▶ What you should do: Please rewrite the lines below, replacing "sequence" with "rank" and changing nothing else. Leave the pictures out of your answer.

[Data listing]
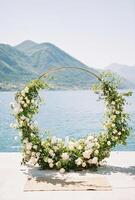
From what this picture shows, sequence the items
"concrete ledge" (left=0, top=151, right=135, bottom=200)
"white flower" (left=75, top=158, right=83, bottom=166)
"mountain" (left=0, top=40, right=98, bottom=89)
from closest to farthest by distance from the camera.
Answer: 1. "concrete ledge" (left=0, top=151, right=135, bottom=200)
2. "white flower" (left=75, top=158, right=83, bottom=166)
3. "mountain" (left=0, top=40, right=98, bottom=89)

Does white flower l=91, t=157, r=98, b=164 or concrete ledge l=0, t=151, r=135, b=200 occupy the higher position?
white flower l=91, t=157, r=98, b=164

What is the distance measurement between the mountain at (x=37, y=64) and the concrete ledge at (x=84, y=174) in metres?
72.3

▶ Problem solution:
From what this picture shows, rank the items
"concrete ledge" (left=0, top=151, right=135, bottom=200)
"white flower" (left=75, top=158, right=83, bottom=166)
"mountain" (left=0, top=40, right=98, bottom=89)
from closest to farthest by distance from the camera.
Answer: 1. "concrete ledge" (left=0, top=151, right=135, bottom=200)
2. "white flower" (left=75, top=158, right=83, bottom=166)
3. "mountain" (left=0, top=40, right=98, bottom=89)

Does white flower l=91, t=157, r=98, b=164 or concrete ledge l=0, t=151, r=135, b=200 occupy the higher position?
white flower l=91, t=157, r=98, b=164

What is the distance measurement between the mountain at (x=37, y=64) and the concrete ledge at (x=84, y=174) in metres?
72.3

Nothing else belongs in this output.